[Start of section]

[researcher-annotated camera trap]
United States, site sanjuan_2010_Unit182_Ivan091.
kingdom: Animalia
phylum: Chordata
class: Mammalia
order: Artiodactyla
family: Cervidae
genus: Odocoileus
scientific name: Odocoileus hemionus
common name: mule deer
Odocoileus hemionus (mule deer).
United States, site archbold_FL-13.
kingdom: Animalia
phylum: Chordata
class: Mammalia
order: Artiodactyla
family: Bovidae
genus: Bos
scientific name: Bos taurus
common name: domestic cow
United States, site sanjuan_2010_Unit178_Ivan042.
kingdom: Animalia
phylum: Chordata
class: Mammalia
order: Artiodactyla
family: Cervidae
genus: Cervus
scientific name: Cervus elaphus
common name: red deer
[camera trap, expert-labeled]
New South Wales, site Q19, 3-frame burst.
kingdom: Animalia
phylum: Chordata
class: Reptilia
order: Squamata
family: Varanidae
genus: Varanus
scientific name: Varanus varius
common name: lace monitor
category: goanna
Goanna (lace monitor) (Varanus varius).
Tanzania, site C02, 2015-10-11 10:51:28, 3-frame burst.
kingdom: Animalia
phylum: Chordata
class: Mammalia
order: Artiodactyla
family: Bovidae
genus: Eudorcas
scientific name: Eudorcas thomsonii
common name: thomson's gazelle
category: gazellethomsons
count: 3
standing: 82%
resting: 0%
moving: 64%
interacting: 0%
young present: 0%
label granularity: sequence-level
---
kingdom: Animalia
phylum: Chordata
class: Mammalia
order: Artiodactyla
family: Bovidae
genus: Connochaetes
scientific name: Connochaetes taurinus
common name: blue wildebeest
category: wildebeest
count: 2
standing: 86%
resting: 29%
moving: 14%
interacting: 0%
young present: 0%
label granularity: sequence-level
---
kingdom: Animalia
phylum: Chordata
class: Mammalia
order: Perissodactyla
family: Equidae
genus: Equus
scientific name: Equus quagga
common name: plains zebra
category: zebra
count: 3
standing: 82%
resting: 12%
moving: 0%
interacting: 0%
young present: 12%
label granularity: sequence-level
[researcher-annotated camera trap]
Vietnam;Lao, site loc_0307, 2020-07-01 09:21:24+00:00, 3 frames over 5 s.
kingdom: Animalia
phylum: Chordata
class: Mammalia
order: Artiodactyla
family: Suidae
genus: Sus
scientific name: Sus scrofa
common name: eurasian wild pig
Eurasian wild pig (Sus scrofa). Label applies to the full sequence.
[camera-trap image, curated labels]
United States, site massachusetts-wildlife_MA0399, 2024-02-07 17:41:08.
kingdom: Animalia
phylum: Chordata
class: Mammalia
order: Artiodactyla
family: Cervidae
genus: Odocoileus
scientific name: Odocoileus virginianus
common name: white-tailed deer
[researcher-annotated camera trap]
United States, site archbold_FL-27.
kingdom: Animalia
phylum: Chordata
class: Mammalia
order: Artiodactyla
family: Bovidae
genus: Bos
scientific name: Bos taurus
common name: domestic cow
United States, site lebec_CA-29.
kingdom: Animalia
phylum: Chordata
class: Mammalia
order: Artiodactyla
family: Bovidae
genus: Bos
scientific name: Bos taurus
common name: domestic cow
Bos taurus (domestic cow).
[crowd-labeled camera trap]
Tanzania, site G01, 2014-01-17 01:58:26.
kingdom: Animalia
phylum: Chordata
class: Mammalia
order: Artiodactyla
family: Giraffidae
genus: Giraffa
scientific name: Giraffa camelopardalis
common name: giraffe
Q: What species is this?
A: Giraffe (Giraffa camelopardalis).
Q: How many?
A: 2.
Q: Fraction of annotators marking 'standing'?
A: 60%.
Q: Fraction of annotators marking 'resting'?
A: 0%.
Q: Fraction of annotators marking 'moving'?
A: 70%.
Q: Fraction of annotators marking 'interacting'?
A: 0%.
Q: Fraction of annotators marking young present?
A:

[End of section]

Retype each record in full, please.

[researcher-annotated camera trap]
United States, site sanjuan_2010_Unit182_Ivan091.
kingdom: Animalia
phylum: Chordata
class: Mammalia
order: Artiodactyla
family: Cervidae
genus: Odocoileus
scientific name: Odocoileus hemionus
common name: mule deer
Odocoileus hemionus (mule deer).
United States, site archbold_FL-13.
kingdom: Animalia
phylum: Chordata
class: Mammalia
order: Artiodactyla
family: Bovidae
genus: Bos
scientific name: Bos taurus
common name: domestic cow
United States, site sanjuan_2010_Unit178_Ivan042.
kingdom: Animalia
phylum: Chordata
class: Mammalia
order: Artiodactyla
family: Cervidae
genus: Cervus
scientific name: Cervus elaphus
common name: red deer
[camera trap, expert-labeled]
New South Wales, site Q19, 3-frame burst.
kingdom: Animalia
phylum: Chordata
class: Reptilia
order: Squamata
family: Varanidae
genus: Varanus
scientific name: Varanus varius
common name: lace monitor
category: goanna
Goanna (lace monitor) (Varanus varius).
Tanzania, site C02, 2015-10-11 10:51:28, 3-frame burst.
kingdom: Animalia
phylum: Chordata
class: Mammalia
order: Artiodactyla
family: Bovidae
genus: Eudorcas
scientific name: Eudorcas thomsonii
common name: thomson's gazelle
category: gazellethomsons
count: 3
standing: 82%
resting: 0%
moving: 64%
interacting: 0%
young present: 0%
label granularity: sequence-level
---
kingdom: Animalia
phylum: Chordata
class: Mammalia
order: Artiodactyla
family: Bovidae
genus: Connochaetes
scientific name: Connochaetes taurinus
common name: blue wildebeest
category: wildebeest
count: 2
standing: 86%
resting: 29%
moving: 14%
interacting: 0%
young present: 0%
label granularity: sequence-level
---
kingdom: Animalia
phylum: Chordata
class: Mammalia
order: Perissodactyla
family: Equidae
genus: Equus
scientific name: Equus quagga
common name: plains zebra
category: zebra
count: 3
standing: 82%
resting: 12%
moving: 0%
interacting: 0%
young present: 12%
label granularity: sequence-level
[researcher-annotated camera trap]
Vietnam;Lao, site loc_0307, 2020-07-01 09:21:24+00:00, 3 frames over 5 s.
kingdom: Animalia
phylum: Chordata
class: Mammalia
order: Artiodactyla
family: Suidae
genus: Sus
scientific name: Sus scrofa
common name: eurasian wild pig
Eurasian wild pig (Sus scrofa). Label applies to the full sequence.
[camera-trap image, curated labels]
United States, site massachusetts-wildlife_MA0399, 2024-02-07 17:41:08.
kingdom: Animalia
phylum: Chordata
class: Mammalia
order: Artiodactyla
family: Cervidae
genus: Odocoileus
scientific name: Odocoileus virginianus
common name: white-tailed deer
[researcher-annotated camera trap]
United States, site archbold_FL-27.
kingdom: Animalia
phylum: Chordata
class: Mammalia
order: Artiodactyla
family: Bovidae
genus: Bos
scientific name: Bos taurus
common name: domestic cow
United States, site lebec_CA-29.
kingdom: Animalia
phylum: Chordata
class: Mammalia
order: Artiodactyla
family: Bovidae
genus: Bos
scientific name: Bos taurus
common name: domestic cow
Bos taurus (domestic cow).
[crowd-labeled camera trap]
Tanzania, site G01, 2014-01-17 01:58:26.
kingdom: Animalia
phylum: Chordata
class: Mammalia
order: Artiodactyla
family: Giraffidae
genus: Giraffa
scientific name: Giraffa camelopardalis
common name: giraffe
Q: What species is this?
A: Giraffe (Giraffa camelopardalis).
Q: How many?
A: 2.
Q: Fraction of annotators marking 'standing'?
A: 60%.
Q: Fraction of annotators marking 'resting'?
A: 0%.
Q: Fraction of annotators marking 'moving'?
A: 70%.
Q: Fraction of annotators marking 'interacting'?
A: 0%.
Q: Fraction of annotators marking young present?
A:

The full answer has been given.